Organisations Lack Ability to Investigate Compliance Violations and Network Security Breaches

New regulations increasingly require organisations to monitor and document network activities to ensure compliance. Nevertheless, a recent survey by Network Instruments, a provider of network monitoring and analysis solutions, found that only 16 per cent of network professionals feel confident their current network tools are efficient enough to validate and support data compliance with government regulations.

In the survey involving over 125 industry professionals including CIOs, engineers, and IT managers from Europe and North America, 40 per cent of respondents indicated a need to improve their ability to track network security breaches.

In coming years, security and compliance will become an increasing burden on IT departments with government regulatory acts such as Sarbanes Oxley (SOX), HIPAA and BASEL II forcing companies throughout the world to actively investigate and document any violation that occurs on the network.

"Undoubtedly, compliance has an influential impact on the entire IT infrastructure," said Ian Cummins, European sales director for Network Instruments. "Effective retrospective analysis, monitoring and troubleshooting tools can help support IT's role in compliance by providing a mechanism for monitoring and documenting financial and other activity on the network, streamlining the enforcement process and providing network managers with the ability to validate and provide evidence for compliance and security issues."

Corporate network users are one of the most common causes of compliance breaches. Breaches can include disabling a security client, introducing malware into the network or even leaving a workstation unlocked when the user is away from their desk. 30 per cent of respondents expressed an inability to enforce internal HR policies, indicating many organisations may not have the tools required to monitor and report on unauthorised network and internet behaviour and ensure that corporate network policies are met.

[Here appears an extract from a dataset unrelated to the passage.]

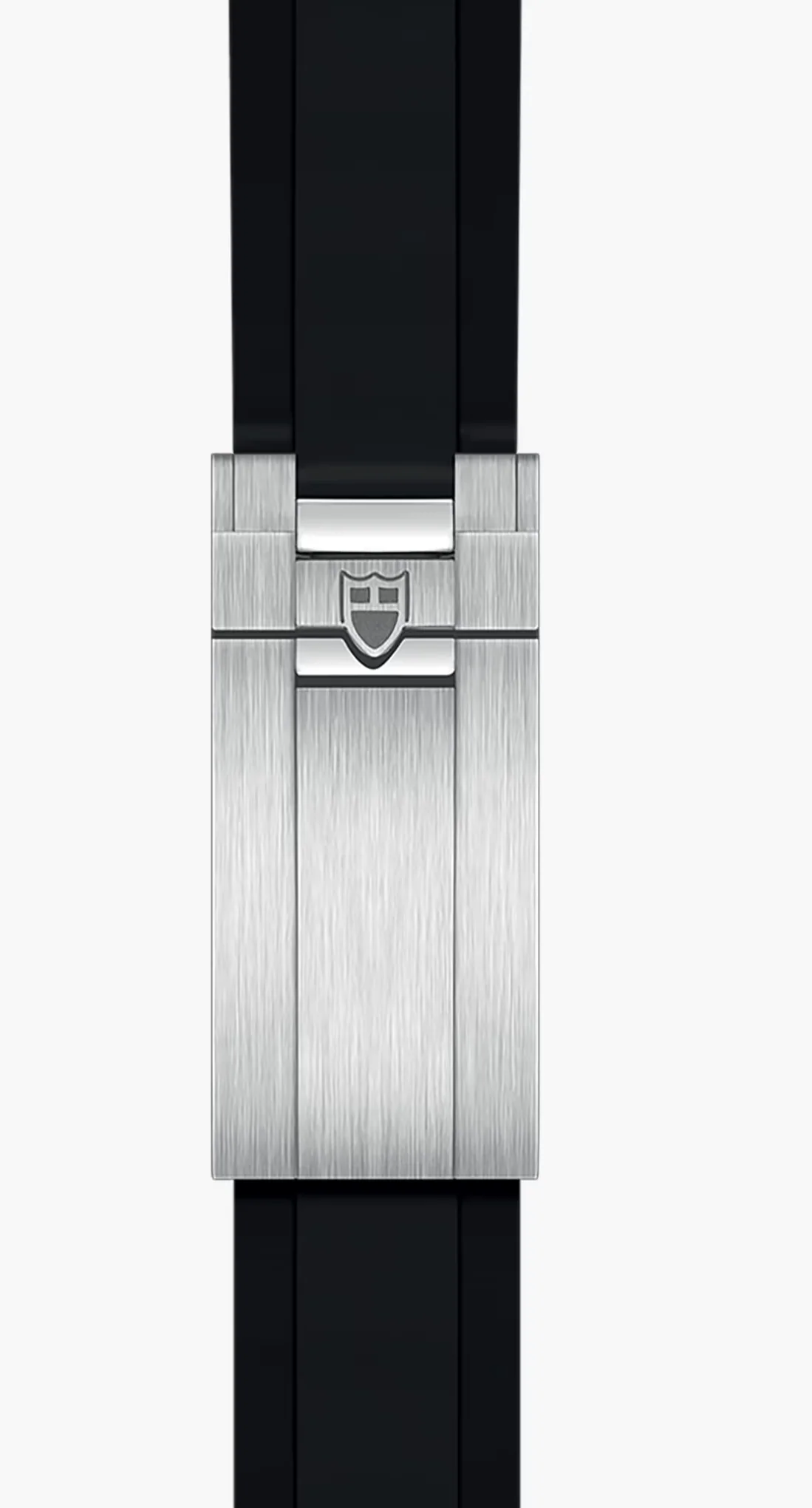 TUDOR Black Bay 58 GMT Watch - Image 2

Retrospective network analysis tools, such as Network Instruments' GigaStor, provide continuous packet captures containing days, weeks, or months worth of network data. They can then sift quickly through the massive amounts of traffic to find the specific policy violation or anomalous traffic causing any network degradation, eliminating the need to recreate the problem. This ability to carry out historical analysis and reconstruct data streams is extremely valuable not only for monitoring and detecting whether a security breach or access violation has taken place but also for demonstrating compliance management to auditors.